As a starting point compare newspaper front covers of the past with ones that are more modern. Immediate observations : older papers have no mention of ‘celebrity’ and everything is told in a really straightforward factual manner.
In preparation for this activity,download a number of suitable videos that might inspire the pupils: footage of the moon landing, snippets of documentary about the disaster in Aberfan, some Pathe news footage of WW2, video clips showing the chaos caused by earthquakes and hurricanes, there are lots out there to look at. For the PowerPoint templates, I have adapted an idea from this website , and used their format to create a Modern Newspaper Template and an Aged Newspaper Template.
Now the perfect web resource to start the research element off for us (in my opinion anyway) was the BBC’s ‘On this day’ section. It has a handy link to all the relevant news pupils might choose to use on the right hand menu and is a fun way to search for things. In addition the BBC is a trustworthy website to use and the information on each story is presented in an informative and interesting manner. You could start off by searching for birthdays to see what stories came up but not all the dates were usable or of interest.

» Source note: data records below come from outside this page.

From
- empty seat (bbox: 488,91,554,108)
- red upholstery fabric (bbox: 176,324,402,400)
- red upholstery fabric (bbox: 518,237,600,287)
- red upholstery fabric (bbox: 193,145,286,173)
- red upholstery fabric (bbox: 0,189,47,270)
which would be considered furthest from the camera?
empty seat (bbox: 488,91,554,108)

Luckily there are lots of great famous dates that link in well with a number of topics and are easy to search for, including 21st July (easy to remember as it’s my husband’s birthday), April 4th (thank you U2 for making sure I remember this one), 1st May, September 19th and numerous others!!
This is an activity that can easily be tailored for a number of age groups and topics. It might lead pupils to appreciated why we now have building regulations and guidelines for health and safety. They might work out why there’s a character called Buzz in Toy Story. But, most of all, this is an activity that can show pupils how things that happened in the past can shape the future.